Ospedale

Letti in corsia, così la Asl di Chieti tratta i malati

Viaggio in Clinica Medica e Medicina. E una donna denuncia: «Un solo medico per le visite cardiologiche»

CHIETI. Entriamo nel corridoio della Clinica medica, undicesimo livello B, e sembra di varcare la soglia di un girone dantesco. Barelle in corsia che ostacolano il passaggio, posizionate persino sotto gli idranti dei vigili del fuoco, parenti curvi sui letti improvvisati in corridoio, medici e infermieri affaccendati che vanno senza sosta da una parte all’altra. E ieri, apprendiamo, la situazione era persino migliore di quella del giorno prima, quando una befana amara ha seminato il caos nei due reparti vicini di Clinica medica e Medicina.

Talmente alto era il numero di pazienti senza posto letto che avrebbero potuto costituire da soli un altro reparto del SS. Annunziata. Accanto alla sofferenza, non c’è neanche più dignità: «Per mia madre non c’era posto», racconta il figlio di una donna ricoverata, «l’hanno messa in corridoio. È stata costretta ad utilizzare la pala tra il via vai generale».

È questa la fotografia della sanità reale all’ospedale di Chieti, quanto mai lontana dalla sanità dei proclami della politica che sembra chiudere gli occhi su questa realtà.

CLINICA MEDICA. I medici della Clinica medica dicono che non possono rilasciare dichiarazioni. Ma lo sguardo allucinato e i volti affaticati dicono già tutto. Per non parlare degli infermieri, che nel reparto sono sotto organico già in condizioni normali. E dire che l’ex manager Francesco Zavattaro, prima di lasciare in fretta e furia l’incarico, inviò una lettera di diffida a non tenere barelle in corridoio. Zavattaro ricordava le più basilari norme ospedaliere che dicono che i letti in corsia sono dannosi dal punto di vista della sicurezza, ostacolando la viabilità (si pensi a un’emergenza tipo un incendio o un terremoto), oltre a non assicurare condizioni di sicurezza anche per il paziente, che non ha neanche a portata di mano il campanello d’allarme.

MEDICINA. Il responsabile del vicino reparto di Medicina, Ettore Porreca, si sfoga, invece, ai microfoni di Rai Tre. «E’ evidente che i reparti di Medicina non reggono più», dice e se la prende anche con la tipologia di pazienti che arriva in reparto, non solo affetta da problemi acuti, ma anche da patologie croniche che andrebbero indirizzati in altri contesti assistenziali. È il solito discorso del territorio che dovrebbe fare da filtro e, non si è capito ancora bene perché, non riesce a farlo. Anche il Pronto soccorso dovrebbe riuscire meglio in questa operazione, utilizzando maggiormente i posti dell’Osservazione breve, anche se le risorse umane del Pronto soccorso sono sottodimensionate e, quindi, sembra di essere di fronte a un cane che si morde la coda.

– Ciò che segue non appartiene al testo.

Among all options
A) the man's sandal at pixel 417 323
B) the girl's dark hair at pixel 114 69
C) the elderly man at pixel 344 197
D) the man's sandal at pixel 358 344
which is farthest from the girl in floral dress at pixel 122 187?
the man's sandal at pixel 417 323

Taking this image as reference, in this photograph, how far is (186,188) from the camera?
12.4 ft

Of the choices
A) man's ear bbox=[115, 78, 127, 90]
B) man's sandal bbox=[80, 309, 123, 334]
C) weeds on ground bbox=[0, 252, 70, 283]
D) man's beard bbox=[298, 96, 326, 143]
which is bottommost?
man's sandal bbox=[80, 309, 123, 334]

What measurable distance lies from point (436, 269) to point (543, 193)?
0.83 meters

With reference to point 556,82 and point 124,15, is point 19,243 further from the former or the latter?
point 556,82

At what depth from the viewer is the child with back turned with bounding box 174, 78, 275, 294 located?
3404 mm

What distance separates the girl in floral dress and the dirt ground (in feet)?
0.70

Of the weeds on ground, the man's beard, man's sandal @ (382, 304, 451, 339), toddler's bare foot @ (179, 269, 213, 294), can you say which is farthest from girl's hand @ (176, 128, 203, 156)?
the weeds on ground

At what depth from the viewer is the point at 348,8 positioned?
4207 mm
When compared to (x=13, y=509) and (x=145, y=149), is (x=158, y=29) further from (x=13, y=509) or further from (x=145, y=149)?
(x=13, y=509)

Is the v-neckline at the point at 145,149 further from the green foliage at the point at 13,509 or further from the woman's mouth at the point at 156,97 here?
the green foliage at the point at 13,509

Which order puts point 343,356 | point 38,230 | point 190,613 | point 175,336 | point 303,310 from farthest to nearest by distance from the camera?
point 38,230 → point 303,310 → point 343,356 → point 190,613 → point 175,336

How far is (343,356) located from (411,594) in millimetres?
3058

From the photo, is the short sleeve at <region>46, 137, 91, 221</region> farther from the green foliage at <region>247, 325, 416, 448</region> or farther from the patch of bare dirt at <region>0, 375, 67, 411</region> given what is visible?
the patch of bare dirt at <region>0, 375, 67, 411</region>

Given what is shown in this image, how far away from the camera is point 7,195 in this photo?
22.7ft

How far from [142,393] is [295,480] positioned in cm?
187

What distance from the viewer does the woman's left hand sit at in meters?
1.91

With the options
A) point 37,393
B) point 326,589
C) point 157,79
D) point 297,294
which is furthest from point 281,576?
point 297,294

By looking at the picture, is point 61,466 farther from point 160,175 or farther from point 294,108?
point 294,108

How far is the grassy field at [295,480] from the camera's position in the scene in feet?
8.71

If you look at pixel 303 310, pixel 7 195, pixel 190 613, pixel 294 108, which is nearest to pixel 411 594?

La verità è che dal 2011 ad oggi i posti letto sono stati tagliati di circa la metà: da quasi 100 dei quattro reparti di allora, ai 58 dei due reparti di oggi. CARDIOCHIRURGIA. Il personale non scarseggia solo al Pronto soccorso, ma anche a Cardiochirurgia. Una signora di 80 anni di Pescara il 5 gennaio doveva sottoporsi a una visita in vista di un intervento chirurgico. Accompagnata dalla figlia si era presentata puntuale all’appuntamento delle 16, quando il medico che avrebbe dovuto visitarla è stato costretto ad avvisarla che doveva effettuare consulenze cardiologiche in altri reparti e che non sapeva quando sarebbe tornato. Ha potuto visitare la signora solo alle 19.15, sebbene più volte interrotto dall’ingresso di addetti che portavano referti da far controllare, per altro disturbando la concentrazione dello scrupoloso dottore e la privacy della paziente che attendeva a seno nudo.

L’ESPOSTO. La signora e sua figlia hanno deciso di non rimanere in silenzio e si sono rivolte a Cittadinanzattiva, l’associazione di tutela dei cittadini che ha deciso di presentare un esposto su questa vicenda. «Appare inconcepibile», dice Aldo Cerulli, segretario di Cittadinanzattiva, “che, in un servizio così delicato, si provveda con un solo sanitario. Chiedo al direttore generale Pasquale Flacco e all’assessore regionale Silvio Paolucci che vengano presi provvedimenti risolutivi: sia relativamente alla umanizzazione delle cure che verso una migliore organizzazione del lavoro, per evitare che sanitari e personale infermieristico siano costretti a turni stressanti e fuori dalla norma con un probabile rischio di diagnosi errate verso i pazienti».